The Community

Sat., February 28, 01:17 PM

This is sort of an intellectual exercise, since I'm thinking about a time well before any kind of recorded history. Sometime in the development of humans, they began cooperating in their struggle for survival. You have to understand, this probably was not something they did consciously. The ones who did not cooperate simply did not survive.

As they lived together and it became obvious that certain behaviors did or did not benefit the community, certain universal rules came into effect. One should not murder, or steal, for example. Some version of these principles occurs in most, if not all, cultures.

[As I write, it strikes me that there is no commandment against the use of alcohol; maybe we need an amendment to the Commandments. As we know, as a Constitutional amendment it didn't work too well.]

No community survives unless it has some provision for producing and nurturing children. People were needed for defense and for food, whether the community lived by hunting or gathering. Every person was needed to do the work. In addition, it was vital to replace those who died.

Producing children required a man and a woman. The woman needed extra protection during times when her own defenses were reduced, as during childbirth and nursing. The most viable households included a man and a woman, as well as extended family or similar structure to aid the couple in protecting and nurturing their children. This is the root of “go forth and multiply” as well as “marriage consists of a man and a woman.” It is also the root of “do not waste the seed,” which in turn is part of the prohibition against same-sex relationships. It made sense for its time, but this is a very different time.

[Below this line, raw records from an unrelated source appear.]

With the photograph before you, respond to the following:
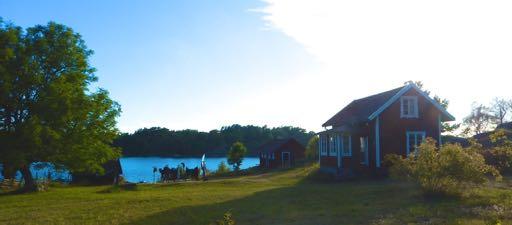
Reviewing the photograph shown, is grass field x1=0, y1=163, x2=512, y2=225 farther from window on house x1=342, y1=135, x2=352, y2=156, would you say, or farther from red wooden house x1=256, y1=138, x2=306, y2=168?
red wooden house x1=256, y1=138, x2=306, y2=168

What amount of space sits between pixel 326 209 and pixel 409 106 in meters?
17.0

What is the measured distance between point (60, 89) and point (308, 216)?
18.1 meters

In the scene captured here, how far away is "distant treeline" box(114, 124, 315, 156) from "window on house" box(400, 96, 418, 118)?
109568 millimetres

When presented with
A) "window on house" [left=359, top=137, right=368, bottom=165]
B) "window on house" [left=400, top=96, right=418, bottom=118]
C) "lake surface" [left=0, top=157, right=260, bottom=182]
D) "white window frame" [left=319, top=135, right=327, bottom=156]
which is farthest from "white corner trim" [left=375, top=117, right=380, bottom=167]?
"lake surface" [left=0, top=157, right=260, bottom=182]

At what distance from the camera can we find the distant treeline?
475 ft

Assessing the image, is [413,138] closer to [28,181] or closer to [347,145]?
[347,145]

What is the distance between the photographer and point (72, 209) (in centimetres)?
1898

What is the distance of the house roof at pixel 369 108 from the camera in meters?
31.3

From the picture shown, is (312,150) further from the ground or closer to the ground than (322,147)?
closer to the ground

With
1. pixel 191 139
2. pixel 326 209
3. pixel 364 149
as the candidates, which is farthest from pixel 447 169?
pixel 191 139

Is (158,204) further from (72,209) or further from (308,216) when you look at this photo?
(308,216)

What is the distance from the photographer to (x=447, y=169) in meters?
17.6

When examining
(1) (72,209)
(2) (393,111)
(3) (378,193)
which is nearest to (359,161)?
(2) (393,111)

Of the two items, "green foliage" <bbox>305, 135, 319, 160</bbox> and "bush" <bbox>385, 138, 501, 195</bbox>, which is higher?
"green foliage" <bbox>305, 135, 319, 160</bbox>
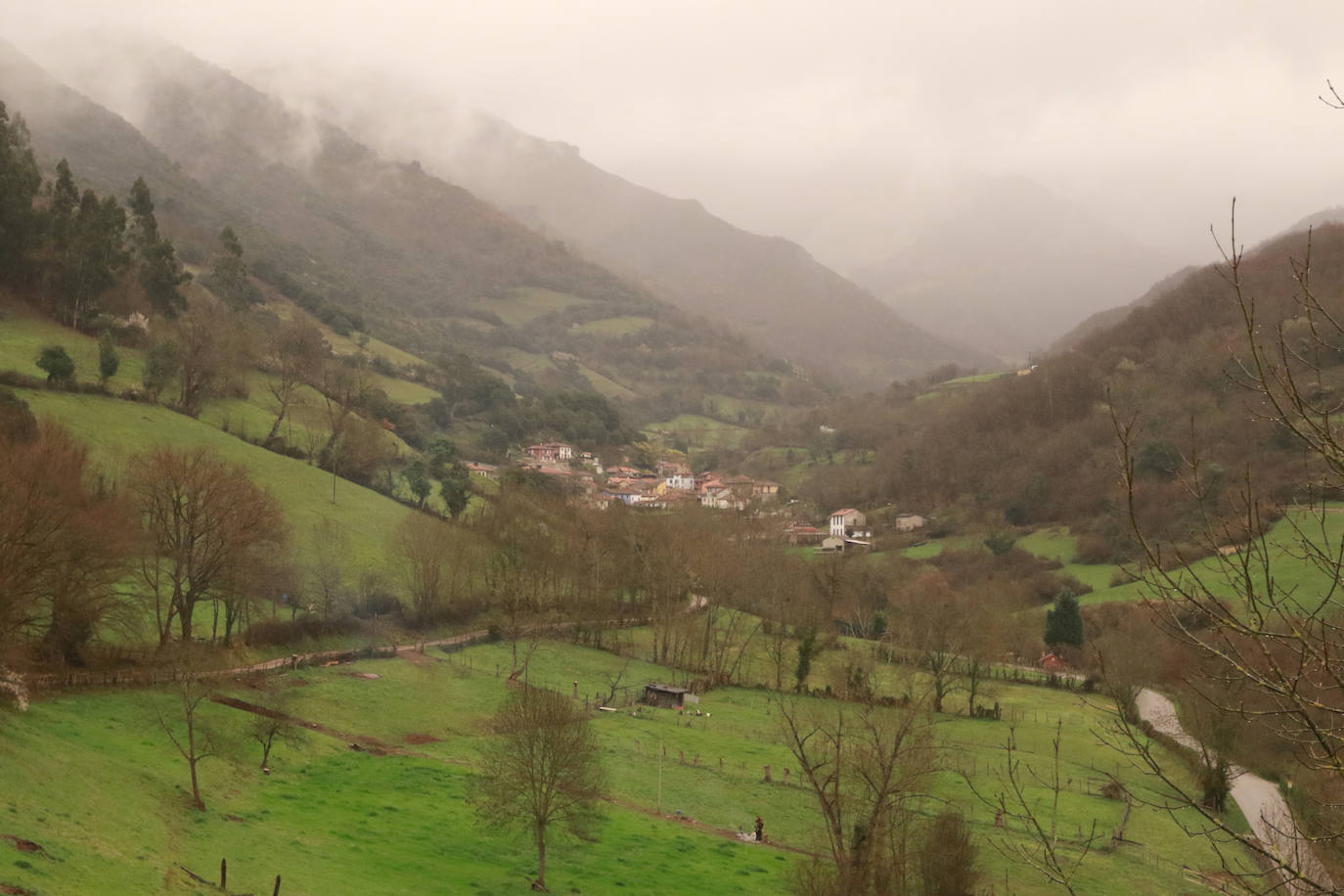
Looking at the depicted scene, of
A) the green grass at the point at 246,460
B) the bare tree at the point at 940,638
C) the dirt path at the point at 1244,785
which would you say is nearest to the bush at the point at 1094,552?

In the mid-eighteenth century, an economist named Malthus theorized that, since the population increased faster than the food supply, conditions like famine, plague and war were necessary to stabilize the population. (That is vastly simplified, of course, but you get the idea.) His philosophies are perhaps the earliest warnings we had about the dangers of overpopulation. It was a time of exploration, however, and most people — if they thought about it at all — figured that people could emigrate to a new place if the local resources were insufficient. They could go to the Americas or to Australia, areas where there were, by European standards, enormous amounts of undeveloped land.

How have we changed since Malthus' time? Fewer people die of hunger, because we have developed better methods of producing food. Modern medicine has conquered most of the diseases that caused early death and, indeed, the life expectancy in developed countries is high enough to cause Mr. Greenspan to make his ominous remarks of last week. (Once again, viewing only part of the problem…) We still have war, of course, but stabilizing the population problem isn't Mr. Dubya's aim, and it won't kill enough people anyway. We are stuck in a mindset that was reinforced by the culture of the Fifties, when we continued to praise large families even as we knew there were too many people.


There's more on this subject, but I'm too tired to work on it now. However — whoo! The local newspaper published my latest submission, a slightly altered version of my February 9 entry.